„Grenze überschritten“: Anita Latifi droht nach Sommerhaus-Hass mit Anzeigen

Anita Latifi zieht nach den heftigen Reaktionen auf ihren Auftritt im „Sommerhaus der Stars“ eine klare Grenze. In ihrer Instagram-Story kündigt die Rapperin und Reality-TV-Teilnehmerin an, Beleidigungen, Bedrohungen und übergriffige Äußerungen gegen sie und ihre Familie künftig zu dokumentieren und rechtlich prüfen zu lassen. Die entsprechenden Screenshots sollen direkt an ihren Anwalt weitergeleitet werden.

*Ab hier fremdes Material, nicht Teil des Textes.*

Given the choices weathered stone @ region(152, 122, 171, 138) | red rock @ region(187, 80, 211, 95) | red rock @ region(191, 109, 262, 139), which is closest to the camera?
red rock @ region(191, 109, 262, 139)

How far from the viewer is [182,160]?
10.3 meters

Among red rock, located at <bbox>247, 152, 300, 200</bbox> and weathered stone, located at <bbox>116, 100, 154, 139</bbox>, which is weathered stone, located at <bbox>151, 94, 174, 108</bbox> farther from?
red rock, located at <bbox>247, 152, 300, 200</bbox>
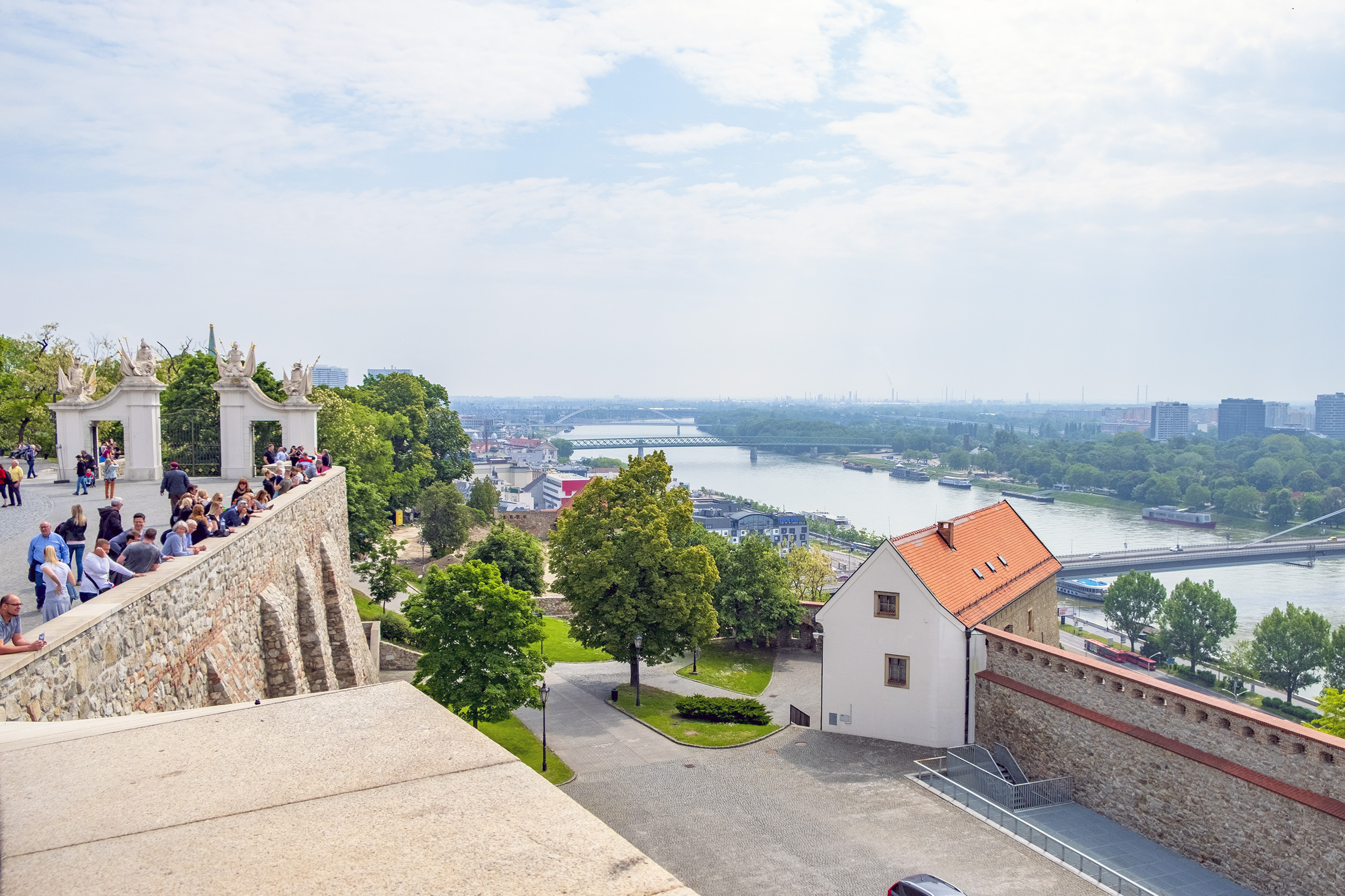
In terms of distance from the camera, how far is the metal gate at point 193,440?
23672mm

Nach Staffelstart hagelt es Kritik für Anita
Die deutliche Ansage kommt nur wenige Tage nach dem Start der neuen „Sommerhaus der Stars“-Staffel auf RTL+. Schon nach der ersten Folge sammelten sich in den sozialen Netzwerken zahlreiche negative Kommentare über Anita. Besonders ihr taktisches Vorgehen sorgte für Diskussionen: Sie versteckte zunächst einen Brief und nutzte später die Möglichkeit, eine eigene Allianz zu schmieden. Dadurch gehörten ausgerechnet ihre Rivalin Hati Suárez und deren Partner Alexander Molz zu den Paaren, die nicht am ersten Spiel teilnehmen durften. Medien berichteten anschließend von einem regelrechten Shitstorm gegen Anita.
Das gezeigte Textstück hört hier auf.